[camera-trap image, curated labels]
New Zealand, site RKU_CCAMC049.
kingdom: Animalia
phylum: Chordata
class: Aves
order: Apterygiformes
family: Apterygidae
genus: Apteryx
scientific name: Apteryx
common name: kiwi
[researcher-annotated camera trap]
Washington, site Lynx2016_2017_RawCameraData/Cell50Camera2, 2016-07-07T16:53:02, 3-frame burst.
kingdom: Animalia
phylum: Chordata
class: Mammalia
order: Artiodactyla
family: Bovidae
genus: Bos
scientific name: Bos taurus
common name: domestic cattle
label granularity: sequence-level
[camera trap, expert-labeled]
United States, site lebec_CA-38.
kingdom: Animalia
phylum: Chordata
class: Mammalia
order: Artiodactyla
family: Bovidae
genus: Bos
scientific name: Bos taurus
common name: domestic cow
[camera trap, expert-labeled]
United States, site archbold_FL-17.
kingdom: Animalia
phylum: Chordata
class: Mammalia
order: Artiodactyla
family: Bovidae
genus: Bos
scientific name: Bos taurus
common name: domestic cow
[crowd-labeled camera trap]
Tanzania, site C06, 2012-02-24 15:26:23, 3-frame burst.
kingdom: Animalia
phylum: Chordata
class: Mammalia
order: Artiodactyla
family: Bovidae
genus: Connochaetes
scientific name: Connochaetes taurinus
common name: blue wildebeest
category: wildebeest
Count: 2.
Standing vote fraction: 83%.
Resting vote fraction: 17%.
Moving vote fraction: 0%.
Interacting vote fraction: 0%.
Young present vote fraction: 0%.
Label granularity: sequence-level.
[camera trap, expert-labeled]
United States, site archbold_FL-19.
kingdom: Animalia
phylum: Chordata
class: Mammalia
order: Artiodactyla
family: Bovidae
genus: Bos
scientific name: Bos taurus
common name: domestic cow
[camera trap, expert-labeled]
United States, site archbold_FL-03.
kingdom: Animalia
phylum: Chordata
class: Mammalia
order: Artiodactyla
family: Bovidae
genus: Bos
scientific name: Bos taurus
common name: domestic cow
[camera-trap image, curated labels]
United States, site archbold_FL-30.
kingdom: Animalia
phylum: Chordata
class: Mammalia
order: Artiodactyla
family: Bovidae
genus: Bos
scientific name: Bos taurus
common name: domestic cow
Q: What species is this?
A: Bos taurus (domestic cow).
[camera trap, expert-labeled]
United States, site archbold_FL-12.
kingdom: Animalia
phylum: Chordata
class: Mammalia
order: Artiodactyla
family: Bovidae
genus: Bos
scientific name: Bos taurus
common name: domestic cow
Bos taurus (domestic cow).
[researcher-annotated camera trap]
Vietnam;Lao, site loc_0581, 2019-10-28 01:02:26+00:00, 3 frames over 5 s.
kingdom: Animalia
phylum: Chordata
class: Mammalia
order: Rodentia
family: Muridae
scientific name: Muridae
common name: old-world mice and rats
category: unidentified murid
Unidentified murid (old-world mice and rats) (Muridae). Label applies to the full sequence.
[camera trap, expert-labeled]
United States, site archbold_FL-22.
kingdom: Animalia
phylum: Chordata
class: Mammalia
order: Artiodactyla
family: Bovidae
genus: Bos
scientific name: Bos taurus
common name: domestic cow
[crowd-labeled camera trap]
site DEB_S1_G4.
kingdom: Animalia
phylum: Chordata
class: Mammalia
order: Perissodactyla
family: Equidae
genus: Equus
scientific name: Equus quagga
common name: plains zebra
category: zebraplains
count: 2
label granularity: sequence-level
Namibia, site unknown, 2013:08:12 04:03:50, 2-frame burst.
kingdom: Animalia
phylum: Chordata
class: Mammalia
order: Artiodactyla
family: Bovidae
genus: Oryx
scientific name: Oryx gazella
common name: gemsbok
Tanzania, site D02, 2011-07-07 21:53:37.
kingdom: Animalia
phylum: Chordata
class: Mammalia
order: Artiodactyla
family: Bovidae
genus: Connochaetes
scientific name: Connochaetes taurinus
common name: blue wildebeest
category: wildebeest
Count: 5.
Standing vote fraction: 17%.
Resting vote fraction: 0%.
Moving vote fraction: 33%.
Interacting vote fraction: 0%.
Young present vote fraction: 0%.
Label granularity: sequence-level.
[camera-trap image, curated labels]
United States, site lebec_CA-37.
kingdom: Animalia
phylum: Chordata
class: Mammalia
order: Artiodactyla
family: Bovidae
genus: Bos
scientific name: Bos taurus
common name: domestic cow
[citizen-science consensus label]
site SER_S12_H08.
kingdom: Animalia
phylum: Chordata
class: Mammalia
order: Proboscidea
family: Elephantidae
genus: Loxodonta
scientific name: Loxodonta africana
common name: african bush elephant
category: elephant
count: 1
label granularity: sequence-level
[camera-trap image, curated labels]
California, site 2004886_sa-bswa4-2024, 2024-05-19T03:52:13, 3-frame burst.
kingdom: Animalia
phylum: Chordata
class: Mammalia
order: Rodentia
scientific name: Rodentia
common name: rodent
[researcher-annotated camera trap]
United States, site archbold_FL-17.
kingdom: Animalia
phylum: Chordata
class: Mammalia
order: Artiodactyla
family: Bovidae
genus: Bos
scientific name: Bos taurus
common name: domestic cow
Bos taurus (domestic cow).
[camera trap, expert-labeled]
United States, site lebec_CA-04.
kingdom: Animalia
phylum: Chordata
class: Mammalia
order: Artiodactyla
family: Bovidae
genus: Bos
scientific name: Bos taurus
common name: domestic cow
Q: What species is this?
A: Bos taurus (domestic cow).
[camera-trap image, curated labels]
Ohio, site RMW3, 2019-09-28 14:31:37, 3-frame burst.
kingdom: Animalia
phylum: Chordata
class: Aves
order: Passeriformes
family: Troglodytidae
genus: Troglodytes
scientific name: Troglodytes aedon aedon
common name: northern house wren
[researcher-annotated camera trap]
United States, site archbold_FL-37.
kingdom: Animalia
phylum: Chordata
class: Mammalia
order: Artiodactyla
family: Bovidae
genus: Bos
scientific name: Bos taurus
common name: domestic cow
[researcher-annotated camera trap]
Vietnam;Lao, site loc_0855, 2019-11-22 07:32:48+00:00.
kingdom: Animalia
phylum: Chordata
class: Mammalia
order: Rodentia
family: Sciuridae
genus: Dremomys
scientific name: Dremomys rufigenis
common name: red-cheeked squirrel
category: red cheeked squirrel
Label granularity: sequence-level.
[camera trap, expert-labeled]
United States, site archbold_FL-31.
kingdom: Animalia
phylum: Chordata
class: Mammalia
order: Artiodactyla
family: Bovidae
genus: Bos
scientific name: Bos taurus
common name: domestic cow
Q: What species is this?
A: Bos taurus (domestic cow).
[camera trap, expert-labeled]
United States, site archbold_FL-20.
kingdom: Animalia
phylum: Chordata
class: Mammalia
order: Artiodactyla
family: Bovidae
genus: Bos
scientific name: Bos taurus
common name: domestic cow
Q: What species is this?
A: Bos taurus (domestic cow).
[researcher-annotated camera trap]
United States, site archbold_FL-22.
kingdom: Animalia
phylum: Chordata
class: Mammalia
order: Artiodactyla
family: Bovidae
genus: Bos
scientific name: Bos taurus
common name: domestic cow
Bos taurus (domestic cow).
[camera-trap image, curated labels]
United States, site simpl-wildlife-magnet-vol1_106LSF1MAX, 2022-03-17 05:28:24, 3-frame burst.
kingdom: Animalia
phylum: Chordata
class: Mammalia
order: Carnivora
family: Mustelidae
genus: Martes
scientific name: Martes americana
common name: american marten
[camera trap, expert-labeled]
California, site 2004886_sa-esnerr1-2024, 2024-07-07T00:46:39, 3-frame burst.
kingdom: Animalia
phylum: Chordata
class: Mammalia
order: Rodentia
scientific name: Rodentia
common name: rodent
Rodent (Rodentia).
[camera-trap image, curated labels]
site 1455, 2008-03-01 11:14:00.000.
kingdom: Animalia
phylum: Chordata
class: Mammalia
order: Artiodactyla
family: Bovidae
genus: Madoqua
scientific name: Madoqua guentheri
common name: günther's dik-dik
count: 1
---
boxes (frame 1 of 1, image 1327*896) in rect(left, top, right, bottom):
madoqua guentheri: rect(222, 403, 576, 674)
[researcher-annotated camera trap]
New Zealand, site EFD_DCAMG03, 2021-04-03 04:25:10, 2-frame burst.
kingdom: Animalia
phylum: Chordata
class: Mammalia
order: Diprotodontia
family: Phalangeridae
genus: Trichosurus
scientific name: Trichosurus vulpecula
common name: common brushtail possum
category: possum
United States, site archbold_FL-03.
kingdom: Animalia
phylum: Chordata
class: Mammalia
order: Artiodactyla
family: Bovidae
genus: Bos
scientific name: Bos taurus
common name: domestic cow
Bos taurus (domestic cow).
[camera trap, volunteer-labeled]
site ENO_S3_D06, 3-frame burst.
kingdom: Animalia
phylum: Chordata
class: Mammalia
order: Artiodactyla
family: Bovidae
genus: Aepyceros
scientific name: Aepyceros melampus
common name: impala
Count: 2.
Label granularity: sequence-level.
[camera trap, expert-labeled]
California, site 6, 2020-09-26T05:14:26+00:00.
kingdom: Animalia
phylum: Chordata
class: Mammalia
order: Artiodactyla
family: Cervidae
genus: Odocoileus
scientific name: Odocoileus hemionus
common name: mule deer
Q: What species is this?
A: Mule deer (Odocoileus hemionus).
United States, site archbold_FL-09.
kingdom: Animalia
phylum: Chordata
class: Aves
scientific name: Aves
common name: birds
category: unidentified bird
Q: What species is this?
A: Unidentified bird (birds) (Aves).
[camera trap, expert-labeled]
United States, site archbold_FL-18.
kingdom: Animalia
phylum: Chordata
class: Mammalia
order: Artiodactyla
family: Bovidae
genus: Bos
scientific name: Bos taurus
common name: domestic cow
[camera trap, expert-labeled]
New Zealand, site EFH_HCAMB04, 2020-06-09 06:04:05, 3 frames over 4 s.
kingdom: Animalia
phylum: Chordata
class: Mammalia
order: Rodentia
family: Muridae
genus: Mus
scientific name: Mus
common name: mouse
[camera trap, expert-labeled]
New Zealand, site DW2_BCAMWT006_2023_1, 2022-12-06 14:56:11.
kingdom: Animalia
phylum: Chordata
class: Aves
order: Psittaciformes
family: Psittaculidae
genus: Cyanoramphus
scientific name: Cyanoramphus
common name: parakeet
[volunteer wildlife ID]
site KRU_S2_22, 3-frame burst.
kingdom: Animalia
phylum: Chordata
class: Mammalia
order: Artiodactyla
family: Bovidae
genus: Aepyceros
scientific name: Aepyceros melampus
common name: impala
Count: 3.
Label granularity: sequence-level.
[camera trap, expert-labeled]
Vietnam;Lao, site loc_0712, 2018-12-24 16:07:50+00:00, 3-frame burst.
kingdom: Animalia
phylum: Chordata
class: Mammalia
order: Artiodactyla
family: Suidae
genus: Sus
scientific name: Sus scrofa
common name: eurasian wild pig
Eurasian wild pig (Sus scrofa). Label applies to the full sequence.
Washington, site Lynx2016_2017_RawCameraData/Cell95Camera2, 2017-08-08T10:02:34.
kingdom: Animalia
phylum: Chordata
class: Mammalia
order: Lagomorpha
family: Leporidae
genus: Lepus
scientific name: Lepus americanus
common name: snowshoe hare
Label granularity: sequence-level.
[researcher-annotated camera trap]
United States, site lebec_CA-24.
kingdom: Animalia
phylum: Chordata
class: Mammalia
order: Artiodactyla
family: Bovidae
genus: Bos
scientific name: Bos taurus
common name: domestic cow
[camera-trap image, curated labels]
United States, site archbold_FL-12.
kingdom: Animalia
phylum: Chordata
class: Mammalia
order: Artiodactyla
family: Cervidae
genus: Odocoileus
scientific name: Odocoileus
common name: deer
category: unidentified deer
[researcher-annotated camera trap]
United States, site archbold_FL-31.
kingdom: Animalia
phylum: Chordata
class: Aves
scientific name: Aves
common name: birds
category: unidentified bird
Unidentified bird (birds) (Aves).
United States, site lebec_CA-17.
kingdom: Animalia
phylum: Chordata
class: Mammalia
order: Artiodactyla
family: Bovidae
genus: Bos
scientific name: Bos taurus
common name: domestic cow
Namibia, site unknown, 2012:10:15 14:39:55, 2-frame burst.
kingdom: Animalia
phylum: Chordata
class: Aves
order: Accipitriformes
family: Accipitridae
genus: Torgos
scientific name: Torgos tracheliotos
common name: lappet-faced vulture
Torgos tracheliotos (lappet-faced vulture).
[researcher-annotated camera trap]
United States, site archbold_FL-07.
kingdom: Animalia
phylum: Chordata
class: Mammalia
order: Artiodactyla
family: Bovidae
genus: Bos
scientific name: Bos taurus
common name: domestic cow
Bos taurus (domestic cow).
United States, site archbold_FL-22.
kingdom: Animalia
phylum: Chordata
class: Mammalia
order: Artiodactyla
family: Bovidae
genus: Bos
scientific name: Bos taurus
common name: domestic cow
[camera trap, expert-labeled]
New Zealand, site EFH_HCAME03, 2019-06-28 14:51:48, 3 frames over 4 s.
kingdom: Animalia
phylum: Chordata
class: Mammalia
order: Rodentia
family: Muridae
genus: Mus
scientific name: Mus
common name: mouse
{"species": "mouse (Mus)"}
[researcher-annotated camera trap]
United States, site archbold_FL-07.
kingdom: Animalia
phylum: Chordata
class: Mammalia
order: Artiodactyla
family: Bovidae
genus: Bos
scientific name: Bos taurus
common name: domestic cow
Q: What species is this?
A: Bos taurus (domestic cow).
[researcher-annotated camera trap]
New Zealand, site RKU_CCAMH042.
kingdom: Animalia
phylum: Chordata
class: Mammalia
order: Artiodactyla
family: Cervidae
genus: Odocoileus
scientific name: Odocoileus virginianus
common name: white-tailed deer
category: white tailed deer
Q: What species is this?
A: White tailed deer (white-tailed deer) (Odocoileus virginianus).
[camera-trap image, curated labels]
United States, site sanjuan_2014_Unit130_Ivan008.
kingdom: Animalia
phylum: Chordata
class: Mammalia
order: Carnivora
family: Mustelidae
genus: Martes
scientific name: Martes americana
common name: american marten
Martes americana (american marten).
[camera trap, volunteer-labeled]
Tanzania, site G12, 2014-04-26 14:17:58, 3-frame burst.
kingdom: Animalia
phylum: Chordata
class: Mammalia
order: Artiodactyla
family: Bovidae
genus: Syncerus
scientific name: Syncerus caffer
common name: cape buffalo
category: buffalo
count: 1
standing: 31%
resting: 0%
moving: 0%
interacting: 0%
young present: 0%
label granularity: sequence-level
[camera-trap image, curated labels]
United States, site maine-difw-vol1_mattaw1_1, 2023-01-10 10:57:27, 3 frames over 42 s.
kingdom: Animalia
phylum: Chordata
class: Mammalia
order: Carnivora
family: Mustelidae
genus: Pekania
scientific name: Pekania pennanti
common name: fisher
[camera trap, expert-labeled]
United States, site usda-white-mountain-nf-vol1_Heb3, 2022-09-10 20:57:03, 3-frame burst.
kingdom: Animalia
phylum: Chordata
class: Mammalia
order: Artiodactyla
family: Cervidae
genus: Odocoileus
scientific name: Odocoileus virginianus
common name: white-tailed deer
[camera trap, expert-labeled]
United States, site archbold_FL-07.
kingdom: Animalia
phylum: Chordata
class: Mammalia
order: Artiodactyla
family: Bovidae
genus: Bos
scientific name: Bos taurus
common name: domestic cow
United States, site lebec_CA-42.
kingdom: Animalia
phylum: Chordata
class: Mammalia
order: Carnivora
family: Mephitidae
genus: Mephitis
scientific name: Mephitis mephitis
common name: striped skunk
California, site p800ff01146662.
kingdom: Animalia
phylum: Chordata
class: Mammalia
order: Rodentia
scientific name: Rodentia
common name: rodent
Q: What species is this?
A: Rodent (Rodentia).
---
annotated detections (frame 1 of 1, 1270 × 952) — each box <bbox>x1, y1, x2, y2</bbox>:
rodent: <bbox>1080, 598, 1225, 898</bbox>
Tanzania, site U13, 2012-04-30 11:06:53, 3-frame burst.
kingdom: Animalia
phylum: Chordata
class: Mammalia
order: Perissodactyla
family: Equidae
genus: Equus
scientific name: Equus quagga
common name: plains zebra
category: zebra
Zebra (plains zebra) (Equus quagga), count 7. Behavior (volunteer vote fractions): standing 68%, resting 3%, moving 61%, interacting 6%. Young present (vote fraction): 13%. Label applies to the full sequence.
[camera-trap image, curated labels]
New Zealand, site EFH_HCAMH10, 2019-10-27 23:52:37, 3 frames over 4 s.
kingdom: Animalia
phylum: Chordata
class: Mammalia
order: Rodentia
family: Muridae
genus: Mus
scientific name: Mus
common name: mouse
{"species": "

→ Instructions to follow
Taking the line with "category: zebraplains" as the first and the line with "Tanzania, site D02, 2011-07-07 21:53:37." as the last, retype that stretch of the data above exactly, with no other lines.

→ Answer space
category: zebraplains
count: 2
label granularity: sequence-level
Namibia, site unknown, 2013:08:12 04:03:50, 2-frame burst.
kingdom: Animalia
phylum: Chordata
class: Mammalia
order: Artiodactyla
family: Bovidae
genus: Oryx
scientific name: Oryx gazella
common name: gemsbok
Tanzania, site D02, 2011-07-07 21:53:37.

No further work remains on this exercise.